Research Observatory

The Model Mesh

A research fleet of up to 100 small open-weight GGUF language models on local hardware. Below is the honest, recorded benchmark - which model is fastest, which reasons best, and how it was verified - rendered server-side with no scripts.

Prove all things; hold fast that which is good. — 1 Thessalonians 5:21

Fleet & Benchmark

Recorded research benchmark · 2026-06-23 · run on the operator workstation. A research observatory, not a live public service.

Fleet catalog
Up to 100 local GGUF models

A research catalog (the 100-model manifest) of small open-weight GGUF models on local disk - roughly 80 GB of weights. About 16 llama-server instances were wired across ports in the 8460-8506 range for the benchmark.

Benchmark coverage
14 servers benchmarked healthy

Of the 16 registered servers, 14 answered health and inference probes on 2026-06-23. The two that were offline were pre-existing instances on reserved ports, which was expected.

Reasoning crown
phi-3.5-mini (3.8B)

phi-3.5-mini was the only model verifiably correct across all three probes - a transitive-logic puzzle, a coding one-liner, and an order-of-operations math problem - at a useful speed. It is the reasoning crown of this fleet.

Fastest router
smollm2-135m - 14.3 tok/s

The 135M micro-model was fastest at inference - a good fit for ultra-fast routing and triage in front of the larger brains.

Verification
Pointer-pack replays: 0 mismatches

Atomized model pointer-packs were replayed against their sources with 20 samples each and reported zero mismatches - the recorded verification pass for the benchmarked set.

Public availability
Internal research - not a public API

The model mesh runs on the operator workstation for research. It is not exposed publicly and is not served from this web host; this page only reports the recorded findings.

How the benchmark worked

Each live server was probed with a small fixed battery at temperature 0: a reasoning puzzle, a coding task, a math problem, a quick factual chat, and an instruction-format check. Health latency and tokens-per-second were measured per server. The goal was an honest map of which small local model is good at what - not a leaderboard against frontier models. These are CPU-class results for tiny open-weight models, recorded to guide routing decisions inside the estate.

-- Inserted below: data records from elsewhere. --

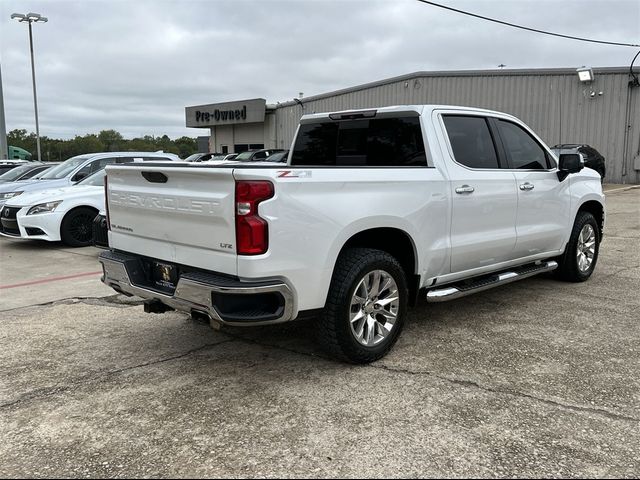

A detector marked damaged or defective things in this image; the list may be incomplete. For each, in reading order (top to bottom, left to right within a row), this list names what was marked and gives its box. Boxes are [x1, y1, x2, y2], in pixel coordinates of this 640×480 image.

crack in pavement [0, 338, 235, 412]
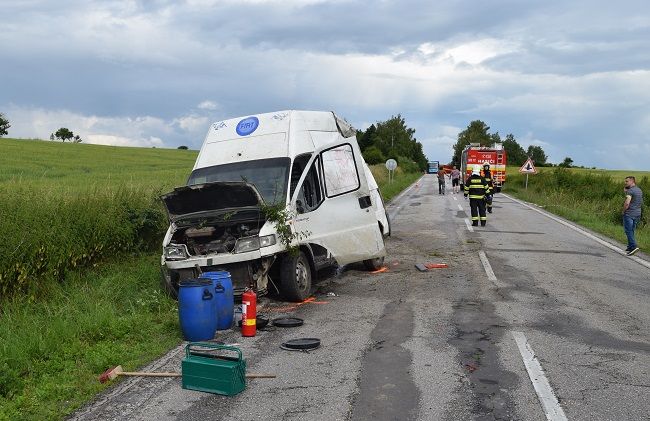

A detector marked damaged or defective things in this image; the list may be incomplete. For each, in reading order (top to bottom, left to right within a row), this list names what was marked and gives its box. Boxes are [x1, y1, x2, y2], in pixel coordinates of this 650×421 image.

crumpled hood [159, 180, 264, 221]
crashed white van [159, 110, 388, 302]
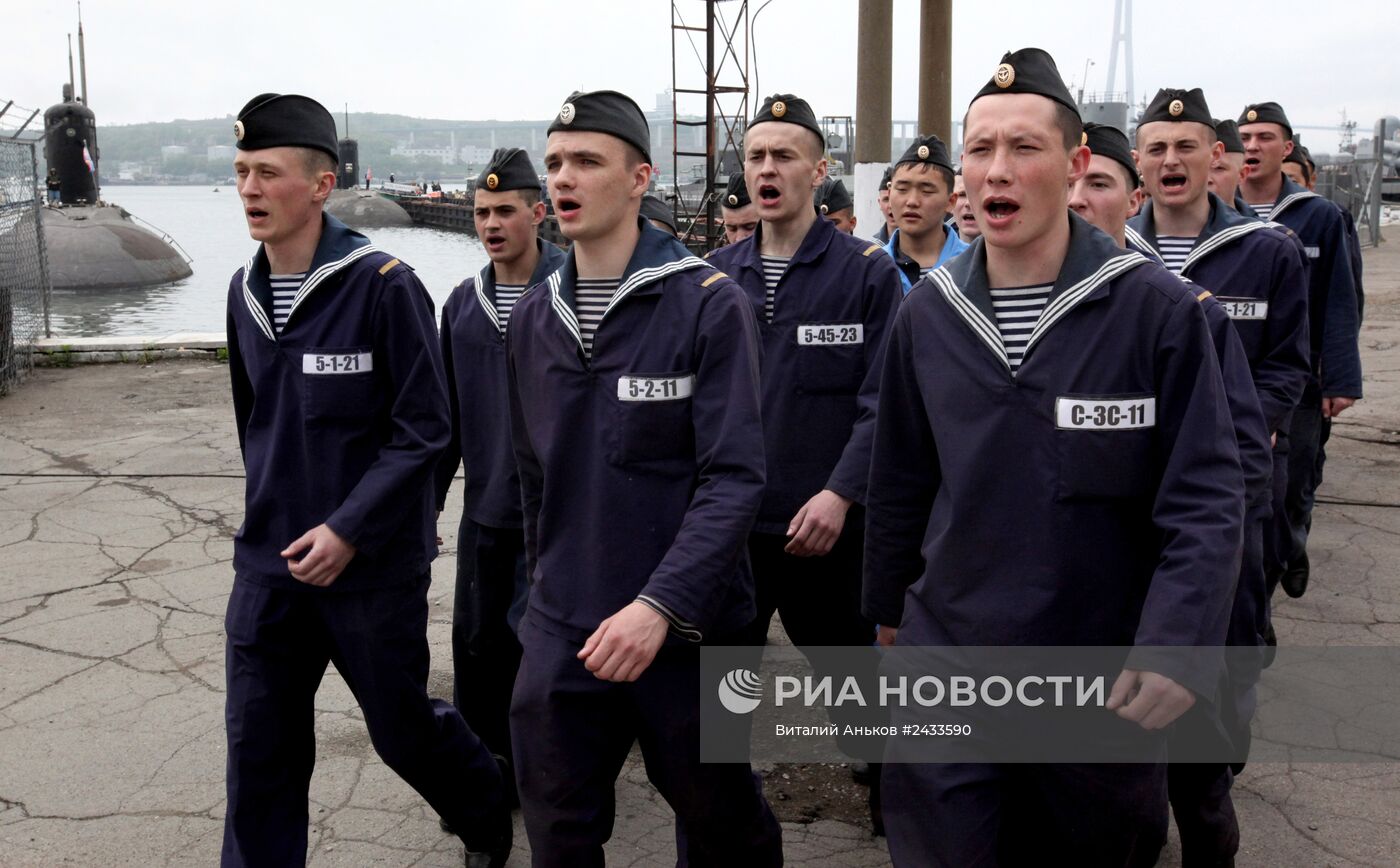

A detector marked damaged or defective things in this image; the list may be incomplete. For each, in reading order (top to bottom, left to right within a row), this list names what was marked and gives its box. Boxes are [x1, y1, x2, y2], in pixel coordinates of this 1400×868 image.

Honest scope: "100" is the target catalog size, not 100 simultaneously live servers. Figures are from a single recorded benchmark on 2026-06-23 on local hardware and will drift as models are added or retired. Nothing here is a claim about production capacity or a public endpoint.

Every figure on this page is a recorded research finding from a single benchmark on local hardware, not a live status of a public endpoint.